Speaker Details
Amy Palmer
University of Colorado Boulder - US
There are over two thousand proteins encoded by the human genome that bind zinc, where zinc binding is predicted to be essential for function. At the cellular level zinc is important for DNA synthesis, cell proliferation, differentiation, and apoptosis.
Given the importance of Zn2+ in cell biology and human health, it is astounding that we still don’t understand the mechanisms of how Zn2+ levels and dynamics impact basic cellular functions and give rise to disease.

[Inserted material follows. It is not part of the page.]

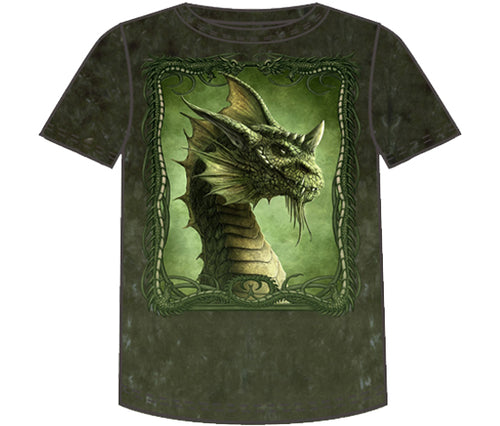 Fantasy Green Dragon T-Shirt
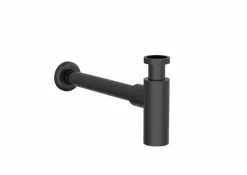 Basic – Sifón Mural Cilíndrico De 1 1/4″ Para Lavabo. Tubo De 300 Mm – Aqua – Roca – A5064070NB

Our lab has developed a suite of genetically encoded fluorescent sensors for Zn2+ and has used these sensors to quantify Zn2+ in different organelles in mammalian cells. Our results reveal that the labile Zn2+ pool is very low (hundreds of pM in the cytosol) but that cells experience Zn2+ dynamics and fluxes in response to cellular processes and environmental perturbations. Although the conventional view of Zn2+ in biology is that it is constitutively and stably bound to the proteins that comprise the zinc proteome, there is growing evidence that the proteome may sense and respond to Zn2+ dynamics in cells.
We have discovered that Zn2+ dynamics profoundly influence fundamental cellular processes such as gene expression, interactions between transcription factors and chromatin, and the mammalian cell cycle.